A uniform rod of mass `m=2 kg` and length `l` is kept on a smooth horizontal plane. If the ends `A` and `B` of the rod move with speeds `v` and `2v` respectively perpendicular to the rod, find the:
a. angular velocity of `CM` of the rod.
b. Kinetic energy of the rod (in Joule).

a.
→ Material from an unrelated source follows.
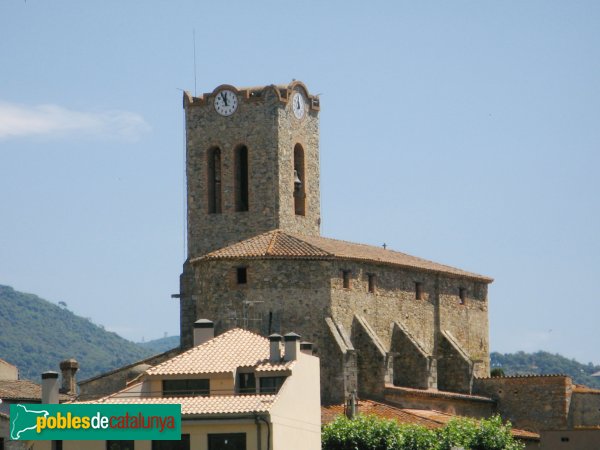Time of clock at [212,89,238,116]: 11:55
As the velocities of the ends `A` and `B` of the rod are given as `2v` and `v` respectively we need to find velocity of centre of mass of rod and its angular velocity as follows:
Since `vecv_(A)=vecv_(AC)=-l/2 omegahati` and `vecc_(C)=vecv_(C)hati`
but we have velocity of `A: v_(A)(=-v)=v_(c)-l/2 omega`..........i
Similarly we have `v_(B)(=2v)=v_(C)+l/2omega`...........ii
solving eqn i and ii we have
`omega=(3v)/l` and `v_(C)=v/2`
b. Then substituting `v_(C)` and `omega` in the equation
`K=1/2mv_(C)^(2)+1/2I_(C)omega^(2)`
we have `K=1/2m(v/2)^(2)+1/2((ml)/2)^(2)((3v)/l)^(2)`
This gives `K=(mv^(2))/2`